With everything prepared, Serkan administered a small dose of adrenaline along with a synthetic additive, enough to bring her out of her insensate state. Almost immediately, her eyelashes began to flutter, her breathing rate increased, and her arms and legs began to move with little instinctive tremors as she came back online.
“Y’all right there, little lady?” Serkan drawled the question as she came to her senses.
“Oh, my god!” She awoke with a scream, wrapping her arms around herself in a defensive position. Her eyes were wide and green, a nice match for the cascade of corn-blonde hair that still carried a few twigs and leaves from her dash through the woods.
“You have to hide me,” she said, sitting bolt upright so quickly he was concerned she might pass out again.
“S’alright, you’re safe,” he assured her as she grabbed at his arms. “Nobody’s going to come for you here. Those doors over there could hold back a tank.” That was true, especially given the tank would have to be orbiting Earth to have a chance of making it through. “Now you tell me what’s going on. What’s your name?”
“Faith,” she said. “My name’s Faith and…” She looked around. “Where am I?”
“You’re at my place,” Serkan said. “I found you in the woods with a crack on your head.”
“I think I ran into a tree,” she said, rubbing the side of her face ruefully. Awake, she was awfully cute. Those big green eyes, that dash of freckles over her sunburned nose, a sweet mouth that seemed to twist easily into a smile. “I guess I’m lucky you found me before they did.”
“Guess you are,” Serkan agreed. “What did they want with you anyways?”
“They want to kill me,” she said, her eyes welling as she brought forth a sniffle. “They hate me.”
“They’re trying to kill you because they hate you?” Serkan tried to keep the skepticism out of his voice. This girl wasn’t telling him something, but an interrogation probably wouldn’t help matters much. And it didn’t really matter. He had interfered enough.

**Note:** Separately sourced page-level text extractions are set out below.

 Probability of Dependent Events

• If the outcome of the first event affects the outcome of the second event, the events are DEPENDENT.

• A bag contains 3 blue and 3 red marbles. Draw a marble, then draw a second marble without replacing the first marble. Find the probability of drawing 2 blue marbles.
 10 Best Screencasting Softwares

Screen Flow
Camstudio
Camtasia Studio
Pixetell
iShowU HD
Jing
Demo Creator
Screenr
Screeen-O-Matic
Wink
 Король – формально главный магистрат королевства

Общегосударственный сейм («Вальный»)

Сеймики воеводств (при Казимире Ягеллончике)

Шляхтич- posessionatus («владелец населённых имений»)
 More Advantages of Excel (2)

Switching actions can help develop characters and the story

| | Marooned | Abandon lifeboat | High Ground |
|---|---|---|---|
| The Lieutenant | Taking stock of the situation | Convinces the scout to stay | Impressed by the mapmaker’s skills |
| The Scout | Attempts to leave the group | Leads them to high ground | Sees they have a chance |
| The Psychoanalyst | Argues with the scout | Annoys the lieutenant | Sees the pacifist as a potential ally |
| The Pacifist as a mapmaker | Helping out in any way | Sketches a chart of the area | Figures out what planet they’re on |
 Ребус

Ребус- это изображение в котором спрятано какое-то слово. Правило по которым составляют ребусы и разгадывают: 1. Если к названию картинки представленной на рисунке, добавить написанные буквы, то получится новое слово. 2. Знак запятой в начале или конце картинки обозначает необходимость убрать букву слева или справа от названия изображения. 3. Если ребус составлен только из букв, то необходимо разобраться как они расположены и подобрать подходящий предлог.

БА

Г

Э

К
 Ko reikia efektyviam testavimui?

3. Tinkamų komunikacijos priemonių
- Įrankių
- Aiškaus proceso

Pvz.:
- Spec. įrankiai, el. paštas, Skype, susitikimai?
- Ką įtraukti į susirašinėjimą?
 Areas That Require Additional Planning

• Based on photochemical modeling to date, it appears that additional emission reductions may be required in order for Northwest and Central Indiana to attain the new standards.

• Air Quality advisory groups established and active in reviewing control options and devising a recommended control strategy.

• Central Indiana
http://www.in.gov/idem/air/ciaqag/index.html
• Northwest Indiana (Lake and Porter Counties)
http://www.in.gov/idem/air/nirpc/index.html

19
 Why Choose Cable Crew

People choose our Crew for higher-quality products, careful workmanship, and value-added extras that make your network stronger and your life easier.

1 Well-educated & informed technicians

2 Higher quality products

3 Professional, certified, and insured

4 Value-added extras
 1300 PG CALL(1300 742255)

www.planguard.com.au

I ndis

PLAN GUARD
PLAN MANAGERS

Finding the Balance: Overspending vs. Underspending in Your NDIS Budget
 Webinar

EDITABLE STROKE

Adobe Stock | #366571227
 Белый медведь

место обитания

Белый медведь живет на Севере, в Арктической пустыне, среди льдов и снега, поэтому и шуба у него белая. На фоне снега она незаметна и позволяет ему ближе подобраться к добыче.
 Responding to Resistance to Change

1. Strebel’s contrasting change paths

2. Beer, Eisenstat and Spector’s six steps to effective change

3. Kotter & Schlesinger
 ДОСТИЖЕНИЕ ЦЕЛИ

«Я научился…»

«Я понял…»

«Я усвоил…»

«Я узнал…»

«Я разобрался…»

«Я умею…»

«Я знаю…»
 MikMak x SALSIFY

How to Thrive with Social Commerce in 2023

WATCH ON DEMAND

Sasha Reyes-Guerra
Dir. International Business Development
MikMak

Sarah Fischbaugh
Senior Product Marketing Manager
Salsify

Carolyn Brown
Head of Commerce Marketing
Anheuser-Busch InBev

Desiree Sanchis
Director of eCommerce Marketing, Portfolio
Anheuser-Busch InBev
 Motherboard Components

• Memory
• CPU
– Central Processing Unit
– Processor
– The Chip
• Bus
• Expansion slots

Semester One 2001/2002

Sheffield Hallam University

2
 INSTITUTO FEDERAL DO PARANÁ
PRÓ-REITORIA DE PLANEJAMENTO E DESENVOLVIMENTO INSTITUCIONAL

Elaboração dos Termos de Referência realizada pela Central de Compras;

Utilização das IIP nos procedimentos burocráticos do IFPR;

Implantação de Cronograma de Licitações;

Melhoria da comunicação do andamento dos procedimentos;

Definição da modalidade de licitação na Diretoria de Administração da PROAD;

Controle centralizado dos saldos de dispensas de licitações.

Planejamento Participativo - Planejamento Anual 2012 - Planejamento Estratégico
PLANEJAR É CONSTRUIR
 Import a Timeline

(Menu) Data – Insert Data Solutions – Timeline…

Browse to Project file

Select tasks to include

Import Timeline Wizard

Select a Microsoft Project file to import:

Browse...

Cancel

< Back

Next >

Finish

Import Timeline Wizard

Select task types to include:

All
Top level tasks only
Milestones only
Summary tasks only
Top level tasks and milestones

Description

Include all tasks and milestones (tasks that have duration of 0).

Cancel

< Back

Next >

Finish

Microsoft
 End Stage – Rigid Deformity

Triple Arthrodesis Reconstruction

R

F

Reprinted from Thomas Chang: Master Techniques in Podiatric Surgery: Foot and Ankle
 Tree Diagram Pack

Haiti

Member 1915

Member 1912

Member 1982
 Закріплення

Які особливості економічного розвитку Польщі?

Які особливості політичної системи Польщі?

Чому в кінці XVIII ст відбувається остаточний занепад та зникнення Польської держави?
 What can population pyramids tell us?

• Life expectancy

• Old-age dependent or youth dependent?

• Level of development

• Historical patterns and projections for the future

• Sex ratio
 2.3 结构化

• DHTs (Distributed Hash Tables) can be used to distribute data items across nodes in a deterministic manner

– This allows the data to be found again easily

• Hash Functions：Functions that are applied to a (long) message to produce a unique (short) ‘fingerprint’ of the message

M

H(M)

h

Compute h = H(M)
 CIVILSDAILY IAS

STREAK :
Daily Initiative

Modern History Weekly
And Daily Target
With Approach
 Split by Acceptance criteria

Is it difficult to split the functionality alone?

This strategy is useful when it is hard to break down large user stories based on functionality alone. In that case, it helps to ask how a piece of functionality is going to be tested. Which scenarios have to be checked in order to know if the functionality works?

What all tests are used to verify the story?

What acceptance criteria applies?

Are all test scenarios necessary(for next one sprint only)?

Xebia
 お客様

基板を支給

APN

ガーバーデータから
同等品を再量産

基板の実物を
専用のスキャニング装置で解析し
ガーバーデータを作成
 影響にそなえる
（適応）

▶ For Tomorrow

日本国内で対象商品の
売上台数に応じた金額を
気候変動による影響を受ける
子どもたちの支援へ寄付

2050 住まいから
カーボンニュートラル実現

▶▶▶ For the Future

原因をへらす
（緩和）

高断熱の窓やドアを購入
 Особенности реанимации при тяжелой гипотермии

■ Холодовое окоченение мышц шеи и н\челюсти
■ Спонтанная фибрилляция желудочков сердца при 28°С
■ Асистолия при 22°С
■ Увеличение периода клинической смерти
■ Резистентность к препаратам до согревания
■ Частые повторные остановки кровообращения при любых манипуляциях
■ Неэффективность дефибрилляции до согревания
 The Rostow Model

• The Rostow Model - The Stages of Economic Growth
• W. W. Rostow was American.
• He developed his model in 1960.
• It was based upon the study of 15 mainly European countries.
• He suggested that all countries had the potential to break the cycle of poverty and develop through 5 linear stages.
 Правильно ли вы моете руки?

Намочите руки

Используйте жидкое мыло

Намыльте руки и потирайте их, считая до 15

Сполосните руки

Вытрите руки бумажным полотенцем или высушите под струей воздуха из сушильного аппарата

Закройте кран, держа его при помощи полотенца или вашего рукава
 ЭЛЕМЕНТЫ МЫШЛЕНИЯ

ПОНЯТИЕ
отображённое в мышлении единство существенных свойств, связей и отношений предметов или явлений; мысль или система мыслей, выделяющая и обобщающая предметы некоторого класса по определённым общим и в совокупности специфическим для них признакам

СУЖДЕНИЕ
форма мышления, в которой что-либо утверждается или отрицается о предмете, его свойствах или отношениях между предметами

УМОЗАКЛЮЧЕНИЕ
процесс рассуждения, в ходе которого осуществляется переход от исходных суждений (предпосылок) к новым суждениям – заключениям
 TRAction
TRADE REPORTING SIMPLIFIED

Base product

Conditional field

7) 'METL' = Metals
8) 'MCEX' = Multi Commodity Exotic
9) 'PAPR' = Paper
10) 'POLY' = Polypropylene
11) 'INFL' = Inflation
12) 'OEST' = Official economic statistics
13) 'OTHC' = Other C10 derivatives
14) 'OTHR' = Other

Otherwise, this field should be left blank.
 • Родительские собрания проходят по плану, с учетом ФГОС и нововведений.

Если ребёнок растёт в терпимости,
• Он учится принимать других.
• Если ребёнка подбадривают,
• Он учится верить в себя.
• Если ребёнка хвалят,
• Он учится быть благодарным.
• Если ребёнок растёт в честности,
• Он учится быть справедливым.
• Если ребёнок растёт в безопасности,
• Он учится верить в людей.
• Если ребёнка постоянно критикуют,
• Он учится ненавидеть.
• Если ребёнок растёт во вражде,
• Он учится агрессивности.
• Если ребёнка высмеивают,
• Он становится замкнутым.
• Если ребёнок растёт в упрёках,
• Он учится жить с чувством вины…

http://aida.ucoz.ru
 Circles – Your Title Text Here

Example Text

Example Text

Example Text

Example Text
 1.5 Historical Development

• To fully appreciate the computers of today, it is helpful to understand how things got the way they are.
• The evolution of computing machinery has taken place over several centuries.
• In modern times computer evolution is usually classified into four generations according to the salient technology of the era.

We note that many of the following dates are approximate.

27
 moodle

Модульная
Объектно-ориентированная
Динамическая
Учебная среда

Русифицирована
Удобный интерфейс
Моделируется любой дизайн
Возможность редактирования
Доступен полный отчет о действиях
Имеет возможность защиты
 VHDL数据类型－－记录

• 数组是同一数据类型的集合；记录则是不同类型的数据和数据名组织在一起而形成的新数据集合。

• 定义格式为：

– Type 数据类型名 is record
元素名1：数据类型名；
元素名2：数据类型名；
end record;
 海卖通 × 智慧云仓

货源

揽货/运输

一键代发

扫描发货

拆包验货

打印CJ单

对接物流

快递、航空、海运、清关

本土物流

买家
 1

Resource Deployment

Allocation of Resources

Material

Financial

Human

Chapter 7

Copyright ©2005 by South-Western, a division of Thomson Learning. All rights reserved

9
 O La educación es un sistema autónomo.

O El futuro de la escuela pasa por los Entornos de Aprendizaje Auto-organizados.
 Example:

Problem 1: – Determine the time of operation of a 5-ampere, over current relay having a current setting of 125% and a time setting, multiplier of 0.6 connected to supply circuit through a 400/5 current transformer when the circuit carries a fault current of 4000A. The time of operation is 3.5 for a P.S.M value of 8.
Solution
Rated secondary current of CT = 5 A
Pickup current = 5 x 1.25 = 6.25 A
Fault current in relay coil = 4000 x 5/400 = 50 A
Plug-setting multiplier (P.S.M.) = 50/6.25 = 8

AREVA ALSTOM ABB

“It’s complicated,” she evaded.
“Well, is there somewhere safe I can drop you?”
“No.” She gave him a look of such pure despair he felt his heart almost shred itself in sympathy. “Where is this place? Are we near the highway? Maybe I can hitch a ride out of state and…”
The floor rocked, and the girl screamed. “What the hell was that!”
Serkan knew exactly what it was. His shuttle had been detected in orbit. ‘Detected’ as in slammed into by one of the hundreds of objects orbiting Earth. Dammit! Ever since they’d cluttered the sky with their satellites, observing Earth had been more like trying to sail through a minefield of trash.
Evacuate immediately, Commander Serkan. The automated order came through the implant in his ear. The impact has sent debris into the paths of several monitoring devices. The earthlings will become aware of your presence in twenty seconds.